Greetings.
I am looking to disable a false-positive alarm on a single host.
I have one host with a constant Alarm state, on a "Hardware Fan" alert for a non-existent fan!
The server itself has 12 fan slots, but only 5 populated. For some reason, vCenter is alerting on the "missing" fans.
The Alarm is defined at the vCenter level, so I can't disable it on the specific host - nor do I want to disable the entire alarm since I'd then miss an alarm if one of the existing fans really does fail.
Any thoughts on who to address it?
The host in question is an Intel S2600GZ, and the RMM on the host itself is *NOT* complaining of any issues (i.e., it's not just VMware passing on an alarm from the host hardware).
Hi Snowdog_2112,
Not sure of the following - so assuming ESX/ESXi builds etc but need to know
Try the following and see what works
Regards
a
I can clear the alarm and it comes back - not right away, but it always does.
This host has been reformatted and had BIOS updates, and even moved from one vCenter to another vCenter.
Even after moving to different vCenter server you see this problem ?
Hey Snowdog_2112,
This pretty much rules out a configuration issue. It is to do with the hardware that is incorrectly reporting fan state to the ESX layer. On the board documentation, is there a requirement that says all fan slots are to be populated? If not, is there a jumper setting or something that needs to be changed? If not, the next logical course of action would be to check with the hardware vendor to see if this is normal behaviour if all fan slots are not being used.
Regards
a
I would suggest check with hardware vendor if they have any fix for it.
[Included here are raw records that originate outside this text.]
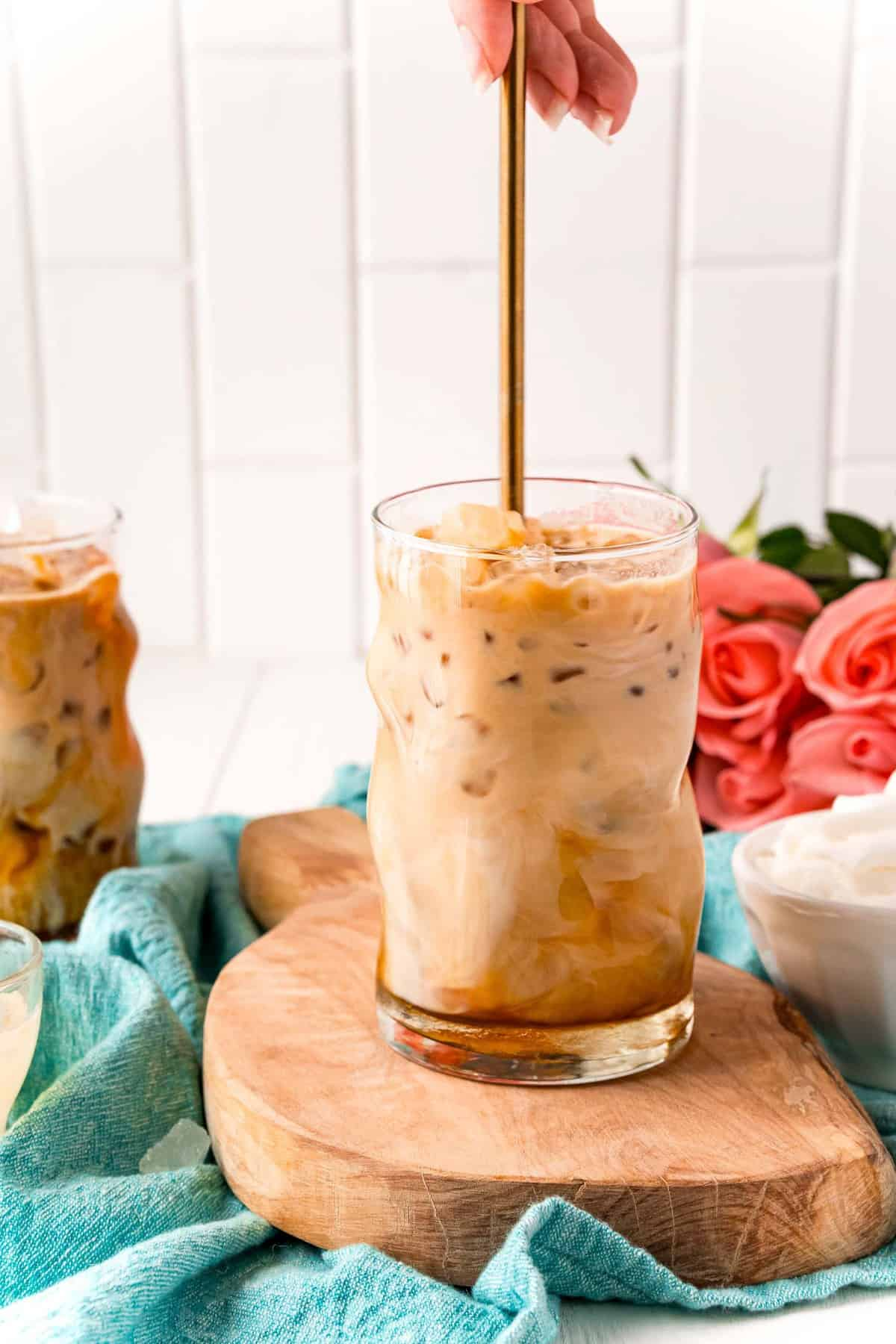 Iced latte being stirred with a spoon.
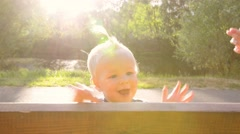 One year old baby girl having fun and playing pat-a-cake on a park bench Stock Footage
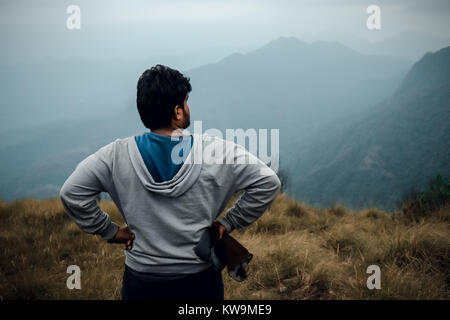 Male keeps his hand and relaxing and looking for his next location for travel - Stock Image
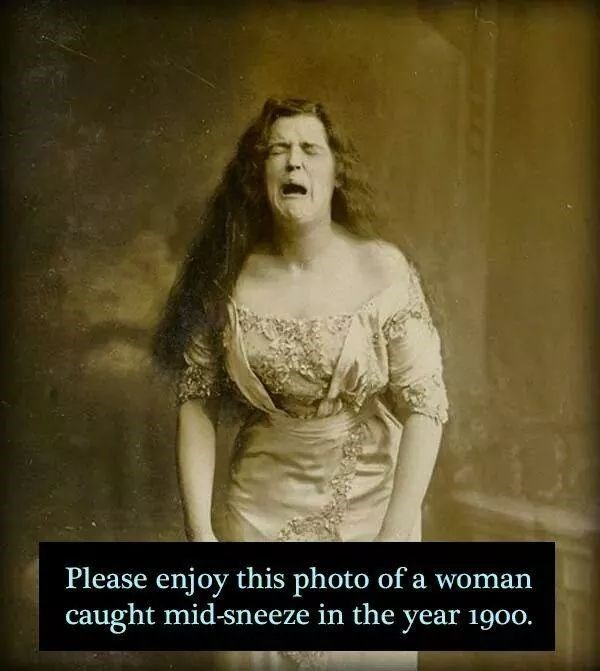 Facial expression - Please enjoy this photo of a woman caught mid-sneeze in the year 1900.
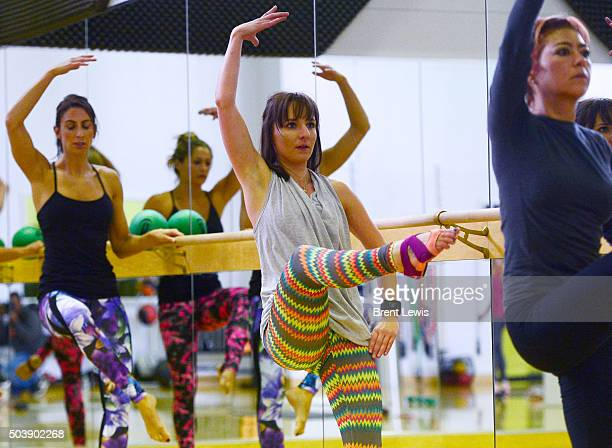 Allie Schneider exercises during a Barre class at the Colorado Athletic Club Downtown on January 6 2016 in Denver Colorado Fitness classes like the...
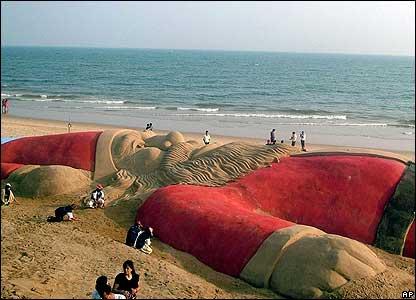 Sand sculpture of Santa on a beach in Puri.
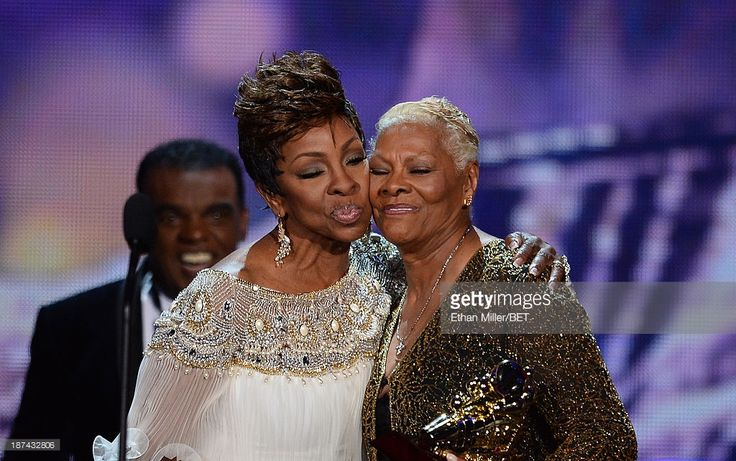 Singer Dionne Warwick accepts the Legend Award from singer Gladys Knight onstage at the Soul Train Awards 2013 at the Orleans Arena on November 8, 2013 in Las Vegas, Nevada.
I have seen issue with ibm hs22v where esxi reports incorrect bios battery voltage.
Thanks
I will check with Intel, but as I mentioned, the board monitors are "all green" when I look at the RMM using the web interface.
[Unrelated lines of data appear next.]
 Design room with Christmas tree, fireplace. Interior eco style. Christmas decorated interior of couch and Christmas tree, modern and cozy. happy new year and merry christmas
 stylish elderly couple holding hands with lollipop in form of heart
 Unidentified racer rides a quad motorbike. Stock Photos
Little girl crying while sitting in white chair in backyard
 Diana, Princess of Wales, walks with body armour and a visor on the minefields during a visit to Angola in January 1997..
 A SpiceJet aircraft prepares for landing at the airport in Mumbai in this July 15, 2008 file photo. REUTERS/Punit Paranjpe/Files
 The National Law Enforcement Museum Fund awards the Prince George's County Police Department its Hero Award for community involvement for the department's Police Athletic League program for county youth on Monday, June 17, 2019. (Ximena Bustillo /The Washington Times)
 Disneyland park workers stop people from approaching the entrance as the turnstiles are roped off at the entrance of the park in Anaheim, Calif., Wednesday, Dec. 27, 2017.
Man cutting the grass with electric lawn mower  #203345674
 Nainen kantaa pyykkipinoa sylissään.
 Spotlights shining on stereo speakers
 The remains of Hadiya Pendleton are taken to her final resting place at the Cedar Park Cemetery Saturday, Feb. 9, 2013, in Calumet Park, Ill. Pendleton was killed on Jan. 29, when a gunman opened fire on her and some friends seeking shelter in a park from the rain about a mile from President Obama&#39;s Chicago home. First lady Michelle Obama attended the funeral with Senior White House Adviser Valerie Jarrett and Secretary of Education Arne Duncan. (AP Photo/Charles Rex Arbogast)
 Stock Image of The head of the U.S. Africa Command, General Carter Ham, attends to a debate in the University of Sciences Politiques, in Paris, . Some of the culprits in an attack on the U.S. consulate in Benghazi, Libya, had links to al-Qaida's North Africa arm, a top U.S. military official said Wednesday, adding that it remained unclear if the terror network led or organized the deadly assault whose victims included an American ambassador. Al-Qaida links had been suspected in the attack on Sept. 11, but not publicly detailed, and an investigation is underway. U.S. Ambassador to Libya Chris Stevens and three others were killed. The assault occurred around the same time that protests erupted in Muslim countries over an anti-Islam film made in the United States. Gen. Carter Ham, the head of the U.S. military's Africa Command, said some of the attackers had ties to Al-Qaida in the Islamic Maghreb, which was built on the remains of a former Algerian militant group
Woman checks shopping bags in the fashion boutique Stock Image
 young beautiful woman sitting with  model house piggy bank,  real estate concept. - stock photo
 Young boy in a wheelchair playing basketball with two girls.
I can see in the RMM which fans are present and which are not, and those in the system are all spinning at the same RPM.
Adding to the confusion, fans #1-6 all have a fan-A and fan-B, and all 5 existing fans have only fan-A present. So again, I am confused as to why VMware would only complain about fan 5, when 1-4 are exactly the same (I can imagine it complaining the fan-B missing on all 5 slots - that would make sense).
ESX essentially takes hardware information from CIM providers that in turn pull up information from the BMC. So it is either the MB/sensors/BMC/CIM providers - in that order you would need to isolate
I don't see any one else using the same hardware having run into this with ESX - and haven't seen related discussions on the Intel forums - ESX or otherwise which again points to something in the specific device/hardware
http://download.intel.com/support/motherboards/server/sb/g24881004_s2600gzgl_tps_r1_1.pdf
You could check the diag lights on the system board to see if that gives you a clue
The answer to this problem should be simple. Disable the fan alarm for this particular host.
Since it is not getting detected correctly, the solution is to disable the alarm, or your host will have the "Check Engine Light" on at all times, blinding the administrator to real issues that may have cropped up outside of the bogus fan alert.
There is no way I see how this can be done for a single host, although I see you can do it at the vcenter level. The attached screen shot shows you how you can edit, and then disable the alarm. It would probably not be wise to disable this particular alarm for all the hosts in the vcenter.
In our case we have a bad sensor, so I have to live with the check engine light, unfortunately. I am guessing I could probably right a script to constantly look for and disable the warning.